Have you ever asked your child to walk while holding their glass of milk back to the table? “Dual tasking” or doing two things a once can sometimes be a difficult task and occasionally can lead to some spilled milk! Walking has been thought to be an automatic activity. However, recently studies have shown that walking actually requires attention and that people change their walking pattern when performing a dual task.
A study published in 2007 examined pre-school children ages 4 to 6 and their ability to perform easy and difficult dual tasks. They examined the changes in the children’s walking performance while walking normally, walking while performing a motor task (carrying a tray with or without marbles), and walking while completing a cognitive task (counting forwards or backwards). The results of this study show that in typically developing children walking is affected by carrying out a simultaneous task. Children need to create stability to carry out the dual task and therefore widened their stance, take shorter steps, spend more time with both feet on the ground and slow down their walking speed in order adjust to the task. This demonstrates that children have decreased walking efficiency and compromised balance while they carry out either a motor or cognitive task.

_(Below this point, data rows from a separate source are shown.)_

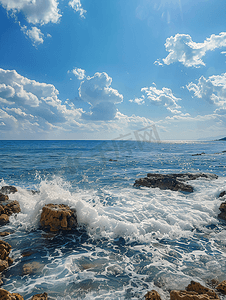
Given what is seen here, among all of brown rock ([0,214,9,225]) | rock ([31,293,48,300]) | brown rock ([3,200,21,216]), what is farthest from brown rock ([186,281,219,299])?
brown rock ([3,200,21,216])

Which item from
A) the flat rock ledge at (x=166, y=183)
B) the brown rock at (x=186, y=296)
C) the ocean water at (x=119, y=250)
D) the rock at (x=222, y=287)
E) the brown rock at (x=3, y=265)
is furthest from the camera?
the flat rock ledge at (x=166, y=183)

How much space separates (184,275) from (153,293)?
1317 mm

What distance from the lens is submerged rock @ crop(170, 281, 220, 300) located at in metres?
3.41

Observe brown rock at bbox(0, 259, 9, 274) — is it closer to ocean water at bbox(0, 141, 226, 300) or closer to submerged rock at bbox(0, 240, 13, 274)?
submerged rock at bbox(0, 240, 13, 274)

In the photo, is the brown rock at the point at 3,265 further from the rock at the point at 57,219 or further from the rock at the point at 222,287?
the rock at the point at 222,287

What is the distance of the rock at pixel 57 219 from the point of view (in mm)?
6703

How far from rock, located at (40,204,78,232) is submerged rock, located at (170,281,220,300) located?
14.7 ft

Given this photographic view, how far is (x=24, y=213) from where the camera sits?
8055 mm

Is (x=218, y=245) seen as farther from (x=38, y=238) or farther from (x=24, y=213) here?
(x=24, y=213)

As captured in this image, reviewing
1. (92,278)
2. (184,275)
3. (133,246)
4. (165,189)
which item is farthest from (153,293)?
(165,189)

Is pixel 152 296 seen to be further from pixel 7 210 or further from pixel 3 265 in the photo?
pixel 7 210

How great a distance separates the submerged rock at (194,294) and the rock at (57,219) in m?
4.48

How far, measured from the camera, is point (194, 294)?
3566mm

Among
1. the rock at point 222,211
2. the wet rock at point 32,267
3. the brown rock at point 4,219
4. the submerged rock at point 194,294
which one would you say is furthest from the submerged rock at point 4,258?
the rock at point 222,211
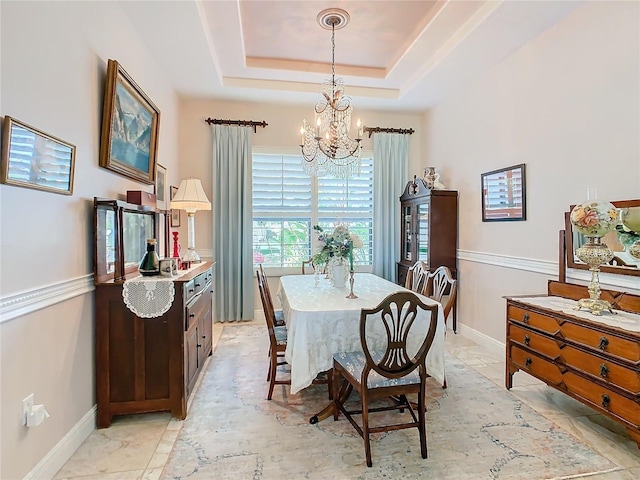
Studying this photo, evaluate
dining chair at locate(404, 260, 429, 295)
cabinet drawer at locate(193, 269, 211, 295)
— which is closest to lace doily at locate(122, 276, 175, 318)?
cabinet drawer at locate(193, 269, 211, 295)

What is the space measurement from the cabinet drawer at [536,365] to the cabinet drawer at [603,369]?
14cm

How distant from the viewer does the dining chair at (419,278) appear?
10.6ft

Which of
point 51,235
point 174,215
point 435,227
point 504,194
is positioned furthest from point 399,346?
point 174,215

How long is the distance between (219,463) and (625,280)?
9.58 ft

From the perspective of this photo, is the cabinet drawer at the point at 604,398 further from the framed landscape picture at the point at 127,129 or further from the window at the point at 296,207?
the framed landscape picture at the point at 127,129

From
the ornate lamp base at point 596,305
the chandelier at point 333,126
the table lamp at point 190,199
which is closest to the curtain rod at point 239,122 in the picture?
the table lamp at point 190,199

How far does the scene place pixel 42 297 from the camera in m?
1.81

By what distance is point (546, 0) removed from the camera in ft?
9.05

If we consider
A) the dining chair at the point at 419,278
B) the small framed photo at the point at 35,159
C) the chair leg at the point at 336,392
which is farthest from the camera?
the dining chair at the point at 419,278

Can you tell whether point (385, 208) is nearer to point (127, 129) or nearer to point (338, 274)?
point (338, 274)

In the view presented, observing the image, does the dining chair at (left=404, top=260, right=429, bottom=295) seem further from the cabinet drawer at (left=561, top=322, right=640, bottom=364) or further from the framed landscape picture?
the framed landscape picture

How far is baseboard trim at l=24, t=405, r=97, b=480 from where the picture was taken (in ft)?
5.89

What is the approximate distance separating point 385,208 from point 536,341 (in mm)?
2921

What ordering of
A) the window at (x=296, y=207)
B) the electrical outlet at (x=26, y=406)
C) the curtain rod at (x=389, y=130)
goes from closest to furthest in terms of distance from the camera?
the electrical outlet at (x=26, y=406) → the window at (x=296, y=207) → the curtain rod at (x=389, y=130)
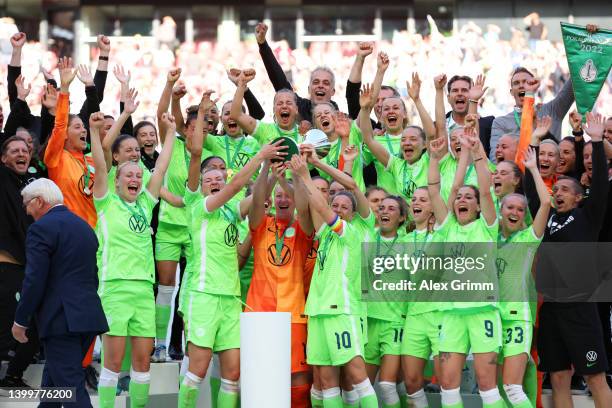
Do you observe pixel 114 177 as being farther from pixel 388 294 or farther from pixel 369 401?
pixel 369 401

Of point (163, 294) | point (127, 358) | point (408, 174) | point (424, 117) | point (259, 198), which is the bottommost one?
point (127, 358)

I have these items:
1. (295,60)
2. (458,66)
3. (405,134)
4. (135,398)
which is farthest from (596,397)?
(295,60)

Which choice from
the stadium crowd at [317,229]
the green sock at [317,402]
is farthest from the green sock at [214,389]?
the green sock at [317,402]

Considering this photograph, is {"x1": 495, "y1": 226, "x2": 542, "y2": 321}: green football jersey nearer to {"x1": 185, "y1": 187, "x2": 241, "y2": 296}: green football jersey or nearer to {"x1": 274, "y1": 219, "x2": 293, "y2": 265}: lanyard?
{"x1": 274, "y1": 219, "x2": 293, "y2": 265}: lanyard

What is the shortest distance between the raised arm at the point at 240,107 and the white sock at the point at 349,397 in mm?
2429

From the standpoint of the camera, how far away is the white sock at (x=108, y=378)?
329 inches

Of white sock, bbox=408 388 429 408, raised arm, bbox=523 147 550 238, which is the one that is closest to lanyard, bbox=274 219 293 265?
white sock, bbox=408 388 429 408

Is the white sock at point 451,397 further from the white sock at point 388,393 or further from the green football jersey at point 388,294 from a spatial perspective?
the green football jersey at point 388,294

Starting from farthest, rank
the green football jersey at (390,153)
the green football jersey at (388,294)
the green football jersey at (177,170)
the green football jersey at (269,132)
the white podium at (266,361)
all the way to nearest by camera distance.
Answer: the green football jersey at (177,170)
the green football jersey at (390,153)
the green football jersey at (269,132)
the green football jersey at (388,294)
the white podium at (266,361)

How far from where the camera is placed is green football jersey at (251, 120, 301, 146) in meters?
9.52

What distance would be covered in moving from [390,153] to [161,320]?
238 cm

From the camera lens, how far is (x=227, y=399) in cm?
831

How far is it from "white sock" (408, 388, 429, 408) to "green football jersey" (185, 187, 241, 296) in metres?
1.51

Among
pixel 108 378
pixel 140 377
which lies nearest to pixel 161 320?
pixel 140 377
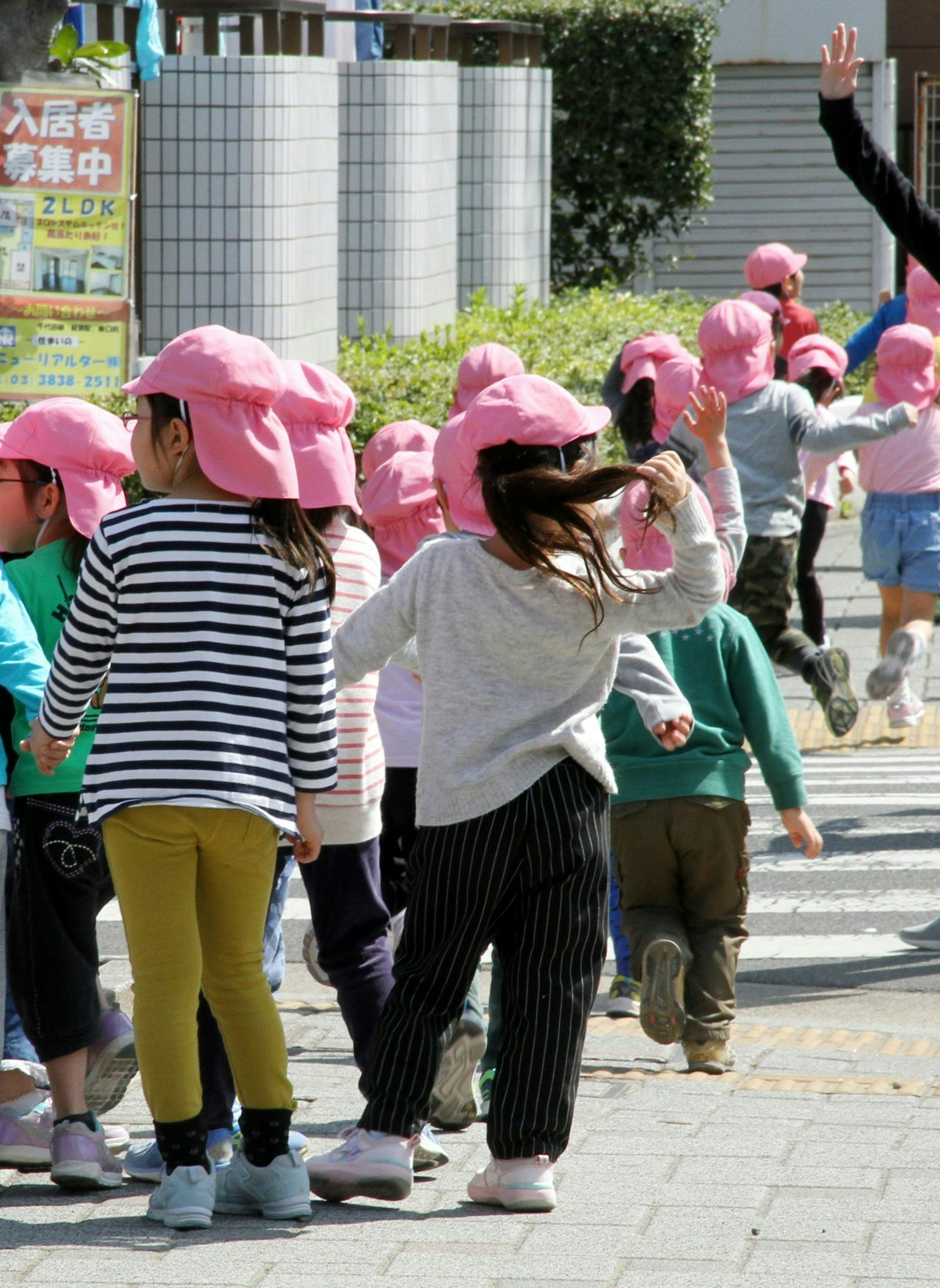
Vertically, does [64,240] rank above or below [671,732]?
above

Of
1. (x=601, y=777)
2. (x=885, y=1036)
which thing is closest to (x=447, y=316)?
(x=885, y=1036)

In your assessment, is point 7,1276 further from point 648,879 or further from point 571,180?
point 571,180

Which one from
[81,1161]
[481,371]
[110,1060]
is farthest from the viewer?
[481,371]

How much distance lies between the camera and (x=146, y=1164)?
160 inches

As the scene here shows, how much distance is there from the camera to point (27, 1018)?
4.04 metres

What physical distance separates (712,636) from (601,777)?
116 cm

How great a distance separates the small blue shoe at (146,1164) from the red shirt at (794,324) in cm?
831

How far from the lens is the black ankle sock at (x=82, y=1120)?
4031 mm

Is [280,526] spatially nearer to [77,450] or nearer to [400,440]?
[77,450]

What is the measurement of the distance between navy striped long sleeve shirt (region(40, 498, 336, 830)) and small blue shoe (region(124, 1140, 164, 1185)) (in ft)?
2.84

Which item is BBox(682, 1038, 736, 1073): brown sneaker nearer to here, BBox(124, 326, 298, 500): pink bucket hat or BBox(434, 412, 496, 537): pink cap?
BBox(434, 412, 496, 537): pink cap

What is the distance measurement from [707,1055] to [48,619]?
2108mm

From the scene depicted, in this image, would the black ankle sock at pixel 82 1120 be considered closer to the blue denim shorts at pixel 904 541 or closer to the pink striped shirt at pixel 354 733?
the pink striped shirt at pixel 354 733

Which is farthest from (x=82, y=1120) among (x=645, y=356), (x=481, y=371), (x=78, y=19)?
(x=78, y=19)
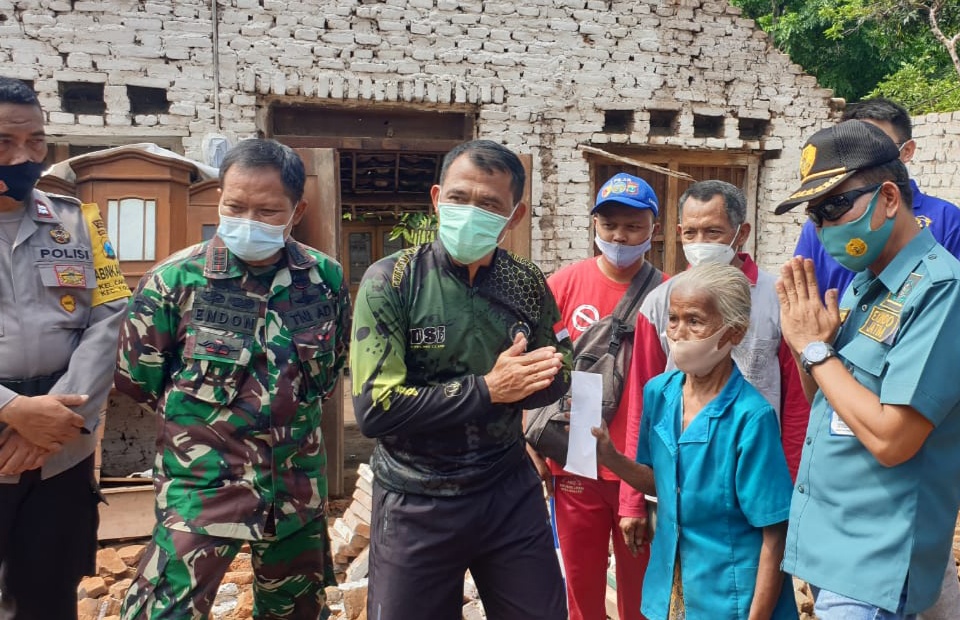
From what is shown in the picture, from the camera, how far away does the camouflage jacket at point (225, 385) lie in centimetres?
229

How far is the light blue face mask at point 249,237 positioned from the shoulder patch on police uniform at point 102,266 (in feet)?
1.91

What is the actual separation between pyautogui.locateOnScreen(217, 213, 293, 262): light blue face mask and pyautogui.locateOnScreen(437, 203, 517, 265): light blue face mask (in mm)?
605

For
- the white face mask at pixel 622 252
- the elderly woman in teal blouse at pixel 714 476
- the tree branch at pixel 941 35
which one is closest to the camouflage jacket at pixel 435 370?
the elderly woman in teal blouse at pixel 714 476

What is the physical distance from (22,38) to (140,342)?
5.12 m

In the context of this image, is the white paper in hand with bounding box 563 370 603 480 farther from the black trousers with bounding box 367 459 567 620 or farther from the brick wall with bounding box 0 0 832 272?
the brick wall with bounding box 0 0 832 272

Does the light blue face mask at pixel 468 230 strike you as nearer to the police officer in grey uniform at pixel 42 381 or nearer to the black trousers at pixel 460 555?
the black trousers at pixel 460 555

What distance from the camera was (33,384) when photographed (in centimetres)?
246

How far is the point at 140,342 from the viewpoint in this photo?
2338 millimetres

Walking while performing a concurrent task occurs commonly and frequently in a child’s every day life, for example walking while carrying a tray of food at school, walking a glass of milk back to the table or walking while answering a question. Teachers and parents should be aware of the cost and effort that it takes for a child to walk and perform these common tasks. This knowledge can help choose suitable activities that the child can successfully complete as well as prevent an accidental fall or spilled milk. Therefore, allow your child to walk slowly, safely and carefully the next time they are walking their glass full of milk back to the table!
Cherng RJ, Liang LY, Hwang IS, Chen JY. The effect of a concurrent task on the walking performance of preschool children. Gait Posture 2007;26:231-7.